[Document segment]:
===============

The Final Report sets forth the view of the Examiner as to the validity of the royalty program and the potential causes of action that may exist if such program was found to be invalidrecognizing that such causes of action may only be brought by the Reorganized Debtors under the Plan. There was no reason, however, for the States to wait until the Final Report to raise any issue regarding the alleged "sham" nature of the royalty structure and the possibility of a cause of action commenced by the Debtors, which arguably would warrant the disqualification of KPMG as Debtors' independent auditor. Furthermore, this is especially true for a taxing authority that relies upon an entity's financial statements and representations while carrying out its duties and obligations. The States, as taxing authorities, fully understand the implications of interplay between tax advice and auditing when the tax advice provided by an independent auditor is challenged, as is the case here.
On March 17, 2004, the States brought the Disqualification Motion, as referenced above, only after the Examiner issued his Final Report.[11] An unjustified *167 delay in bringing a motion to disqualify provides a separate ground to deny the relief requested in the underlying motion. Exco Resources, Inc. v. Milbank, Tweed, Hadley & McCloy L.L.P., et al. (In re Enron Corp., et al.), No. 02 Civ. 5638(BSJ), 2003 WL 223455 at *4 n. 2 (S.D.N.Y. Feb.3, 2003)(holding that the bankruptcy court was correct in finding an unjustified delay in bringing the motion to disqualify provided a separate ground to deny relief, where motion was brought nearly two months after the underlying basis for the Disqualification Motion was known).
Applied here, the States have had access to the information necessary to raise the issues that are the subject of the Disqualification Motion for more than ten months. The grounds on which the Disqualification Motion are based have been ripe since April 2003 and open and notorious since May 2003. It was only after the States decided that such a motion would advance their particular interests that they filed the Disqualification Motion. The States argued that they were not sure how the royalty structure impacted their claims and were not clear whether they had standing. There is no basis for the standing issue: the States were clearly creditors and had actively participated in these cases. There is no plausible argument that the States, or any other party in interest, did not have standing to bring a motion to disqualify KPMG.

===============

[Tasks to carry out]:
**a)** List every date in the opinion excerpt, including those given only as a month and year, in the order they appear.
**b)** Please reproduce the opinion excerpt word for word, starting with "On March 17, 2004, the" and going on through "Motion was known).".

===============

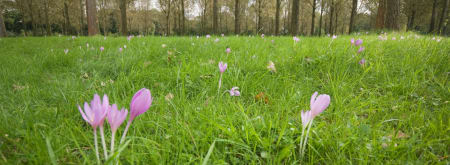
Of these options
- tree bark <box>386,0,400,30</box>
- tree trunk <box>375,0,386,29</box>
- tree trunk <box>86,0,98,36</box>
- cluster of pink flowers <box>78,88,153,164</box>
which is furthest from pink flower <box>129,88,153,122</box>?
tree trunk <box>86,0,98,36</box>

===============

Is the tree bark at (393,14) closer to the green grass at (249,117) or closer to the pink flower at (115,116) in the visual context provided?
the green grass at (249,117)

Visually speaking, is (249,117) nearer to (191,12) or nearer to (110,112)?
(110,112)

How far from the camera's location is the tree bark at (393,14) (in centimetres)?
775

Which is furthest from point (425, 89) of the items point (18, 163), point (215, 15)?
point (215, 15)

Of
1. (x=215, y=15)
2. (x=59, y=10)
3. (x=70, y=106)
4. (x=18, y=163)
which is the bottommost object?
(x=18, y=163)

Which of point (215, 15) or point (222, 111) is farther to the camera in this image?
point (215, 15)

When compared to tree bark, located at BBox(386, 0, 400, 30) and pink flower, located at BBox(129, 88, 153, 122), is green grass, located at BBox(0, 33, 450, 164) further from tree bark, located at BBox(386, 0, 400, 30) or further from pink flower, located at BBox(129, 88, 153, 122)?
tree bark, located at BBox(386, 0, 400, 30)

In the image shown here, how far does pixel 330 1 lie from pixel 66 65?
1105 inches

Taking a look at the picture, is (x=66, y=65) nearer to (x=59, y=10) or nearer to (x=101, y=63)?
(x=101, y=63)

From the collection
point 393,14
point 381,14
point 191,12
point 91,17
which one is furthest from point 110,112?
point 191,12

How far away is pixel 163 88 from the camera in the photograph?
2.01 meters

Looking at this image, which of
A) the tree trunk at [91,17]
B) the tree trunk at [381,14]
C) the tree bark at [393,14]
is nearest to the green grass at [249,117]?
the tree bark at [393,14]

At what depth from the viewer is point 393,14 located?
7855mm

===============

[Results by task]:
**a)**
March 17, 2004
Feb.3, 2003
April 2003
May 2003

**b)**
On March 17, 2004, the States brought the Disqualification Motion, as referenced above, only after the Examiner issued his Final Report.[11] An unjustified *167 delay in bringing a motion to disqualify provides a separate ground to deny the relief requested in the underlying motion. Exco Resources, Inc. v. Milbank, Tweed, Hadley & McCloy L.L.P., et al. (In re Enron Corp., et al.), No. 02 Civ. 5638(BSJ), 2003 WL 223455 at *4 n. 2 (S.D.N.Y. Feb.3, 2003)(holding that the bankruptcy court was correct in finding an unjustified delay in bringing the motion to disqualify provided a separate ground to deny relief, where motion was brought nearly two months after the underlying basis for the Disqualification Motion was known).